Bullshit , Noah. We’ve lost trillions in output that we won’t recover. We’re now on a lower growth path for per capita gdp compared to that of the last several decades. We’ve got the same economy-wide nonfinancial leverage we had when the recession started , along with a bloated Fed balance sheet to boot. And now , as the mainstream is taking their undeserved bows , it’s all slowing to a crawl .
https://research.stlouisfed.org/fred2/graph/?g=3rir
By all rights mainstream econ – and its pimps – should slink away in shame , but instead , like Trump , they just continue to glorify in their own dim-bulb illusions of competency , as if everyone around them hadn’t already noticed what utter buffoons they are.
It’s surreal.
Hey now that we in negative interest rate territory can I get a refi on my mortgage that pays dividends instead of charging me interest? Just saying.
Seems to me this process has correctly predicted 9 out of the last 5 recessions. (apologies to Paul Samuelson).
EMichael,
You are missing the point. When you follow model above, it pointed to a moment when the dynamics of the economy would change. And they did. Now we watch the dynamics unravel into a business cycle.

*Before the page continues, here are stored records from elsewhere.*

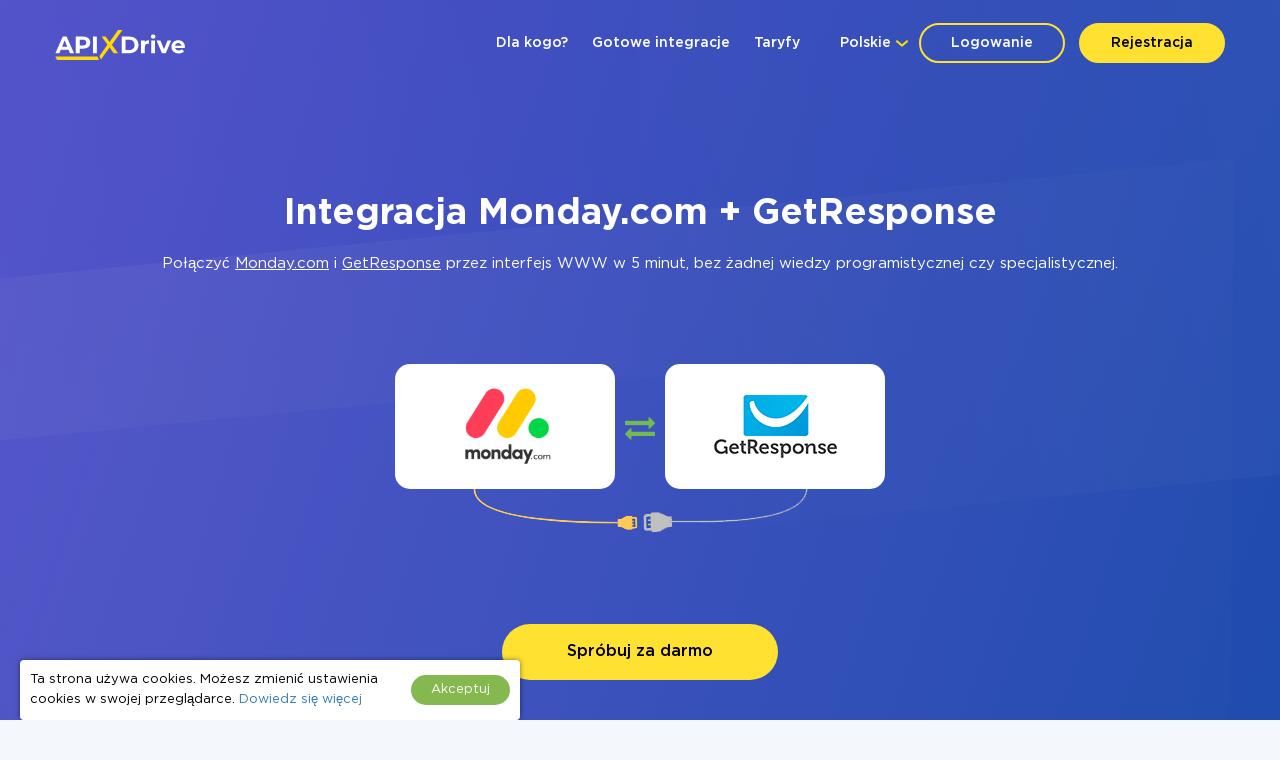

--- FILE ---
content_type: text/html; charset=UTF-8
request_url: https://apix-drive.com/pl/index?load_actions=1&tid=1&sid=1030
body_size: -634
content:
<option value="0">-</option><option value="939" selected="selected">otrzymana UWAGA (nowa)</option><option value="942">NOTATKA odebrana (zmodyfikowana)</option><option value="940">Pobierz informacje o aktualizacji (nowość)</option><option value="941">Pobierz AKTUALIZACJE (nowe)</option>

--- FILE ---
content_type: text/html; charset=UTF-8
request_url: https://apix-drive.com/pl/index?load_actions=1&tid=2&sid=178
body_size: -340
content:
<option value="0">-</option><option value="313" selected="selected">Usuń kontakt</option><option value="1545">Dodaj kontakt</option><option value="1544">Dodaj/zaktualizuj KONTAKT</option>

While Rome is burning all are prognosticating. What is really happening is that greed is taking over the world while you all are fiddling with economic predictatory modeling. The real enemy of America today is not so much ISIS as it is greed. The oligarchs have created ISIS as a distraction to conquer and divide. Sanders is on board with this but most Americans are to busy trying to keep their heads above water to really see what is happening. PCR talks a lot about the ramifications of the oligarchs power and corruption that now is very present through out or government at all levels. Wholesale greed by the top 1% and many of their mail carriers purposely divided below them is what is really destroying our great American values, culture, economy and political system. Yes we have reached the effective demand limit long ago but the model does not include the unchecked greed factor that is destroying our democracy, values, economy and who we really are and want to be as Americans. This is why we need revolutionary change this time.
“but the model does not include the unchecked greed factor ”
Actually, it does. Edward’s effective demand is a function of labor share, which is impacted (IMHO) by the success capital has had at being greedy.